4

So I am receiving html from a foreign untrusted source via json. I want to display the html in a div container like so:

$('#container').html(dangerousHTMLCode);

How can I prevent most importantly javascript injection, and secondary would be altering the styles of the page in general. This is all client side. The container div should be a flexible height to match the height of the content (possibly ruling out some iframe solution).

Update: The goal is to strip out all javascript and css from the html. This includes js and css that are present in the attributes of dom items (style="", onclick="", etc)

RobKohr
  • 6,611
  • 7
  • 48
  • 69
  • You may want to have a look at this post: http://stackoverflow.com/questions/1219860/javascript-jquery-html-encoding – Kyle Mar 15 '13 at 17:42
  • Is this applicable in your case? http://stackoverflow.com/questions/4079179/jquery-html-strips-out-script-tags – QFDev Mar 15 '13 at 17:44
  • 3
    Have fun: https://www.owasp.org/index.php/XSS_Filter_Evasion_Cheat_Sheet – Aaron Blenkush Mar 15 '13 at 17:46
  • Do you require the flexible height?

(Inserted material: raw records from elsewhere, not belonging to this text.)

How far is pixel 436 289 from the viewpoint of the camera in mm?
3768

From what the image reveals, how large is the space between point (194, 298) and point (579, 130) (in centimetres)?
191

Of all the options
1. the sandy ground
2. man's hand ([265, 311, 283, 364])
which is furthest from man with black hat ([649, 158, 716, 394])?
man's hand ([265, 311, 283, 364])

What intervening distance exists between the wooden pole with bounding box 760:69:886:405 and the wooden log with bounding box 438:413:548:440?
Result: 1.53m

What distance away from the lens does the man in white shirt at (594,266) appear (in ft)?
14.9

It seems impossible without an iFrame (or whitelisting tags and attributes). – John Dvorak Mar 15 '13 at 18:13
  • Not even `innerHTML` or `$.parseHTML` are safe. Are you willing to require XHTML? – John Dvorak Mar 15 '13 at 19:08
  • 2
    how do you get this data from the foreign site? via jsonp cause of crossdomain? if yes, then every effort of finding xss attempts in the received data is useless, because the xss could already have happened before you ever get notified that there is data available. – t.niese Mar 15 '13 at 19:25
  • 1
    t.niese has a good point here: what is your data source? if it's the user, why not let him attack himself, and then treat the data properly server-side, where you can use any HTML parser without the fear of accidentally running anything. If your data source is a remote website, I recommend using a server-side proxy. – John Dvorak Mar 15 '13 at 19:30
  • This site does seem to do it right. A client-side markdown implementation, most likely? – John Dvorak Mar 15 '13 at 19:46

2 Answers2

2

OK my first attempt at this was a failure. I agree with Jan Dvorak's comment that the best approach is probably to do this with an XSS tool in a server-side proxy, especially since you're probably having to go through some kind of proxy anyway because you're doing cross-site requests and if you're using JSONP all is lost already.

However, since the question asked for a jQuery way of doing this...

Ideally, you'd find an HTML parser written in javascript, use it to build an element tree, and remove any elements or attributes that didn't match a whitelist of safe attributes.

Since I'm not aware of such a parser, and since you're in a browser that does have a parser, we'll try using that. We have to be careful though, that parser is attached to a javascript engine and an HTTP client, among other things.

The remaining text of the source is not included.